== Exercise description ==
Rewrite the stretch from the line that contains "How far from" through the last of the lines below, replacing "picture-taker" with "photographer" and leaving everything else unchanged. Return only that stretch.

== Available data ==

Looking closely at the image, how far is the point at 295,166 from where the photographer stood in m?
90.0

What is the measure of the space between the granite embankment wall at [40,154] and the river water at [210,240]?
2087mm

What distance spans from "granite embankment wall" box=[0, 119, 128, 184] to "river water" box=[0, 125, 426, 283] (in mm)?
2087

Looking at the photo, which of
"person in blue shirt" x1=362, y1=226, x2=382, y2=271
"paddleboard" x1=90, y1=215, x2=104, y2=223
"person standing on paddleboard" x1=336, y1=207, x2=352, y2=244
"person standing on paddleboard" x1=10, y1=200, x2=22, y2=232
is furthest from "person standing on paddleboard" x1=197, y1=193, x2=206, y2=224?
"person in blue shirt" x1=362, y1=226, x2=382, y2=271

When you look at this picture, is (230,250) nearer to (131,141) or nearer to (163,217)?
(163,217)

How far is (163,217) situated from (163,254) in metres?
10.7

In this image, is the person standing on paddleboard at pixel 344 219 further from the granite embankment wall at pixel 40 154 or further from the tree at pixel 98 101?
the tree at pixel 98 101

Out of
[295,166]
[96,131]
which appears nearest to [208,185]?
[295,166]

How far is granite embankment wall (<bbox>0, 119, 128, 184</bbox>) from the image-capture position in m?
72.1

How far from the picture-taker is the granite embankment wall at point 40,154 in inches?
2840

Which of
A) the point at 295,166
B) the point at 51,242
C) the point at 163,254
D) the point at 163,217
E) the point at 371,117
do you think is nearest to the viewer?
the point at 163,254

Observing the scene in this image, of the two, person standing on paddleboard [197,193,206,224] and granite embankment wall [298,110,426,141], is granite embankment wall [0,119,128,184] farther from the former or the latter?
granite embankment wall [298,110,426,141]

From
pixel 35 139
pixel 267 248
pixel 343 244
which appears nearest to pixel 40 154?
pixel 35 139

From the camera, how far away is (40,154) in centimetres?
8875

== Result for this task ==
How far from the photographer is the granite embankment wall at point 40,154 in inches?
2840

Which of
A) the point at 295,166
B) the point at 51,242
C) the point at 163,254
D) the point at 163,217
E) the point at 371,117
do you think is nearest to the viewer?
the point at 163,254

Observing the scene in this image, of the two, person standing on paddleboard [197,193,206,224] and granite embankment wall [298,110,426,141], is granite embankment wall [0,119,128,184] farther from the former or the latter?
granite embankment wall [298,110,426,141]

From
pixel 35 139
pixel 267 248
pixel 343 244
which appears nearest to pixel 40 154?
pixel 35 139

From the camera, how far away is (40,154) in centimetres?
8875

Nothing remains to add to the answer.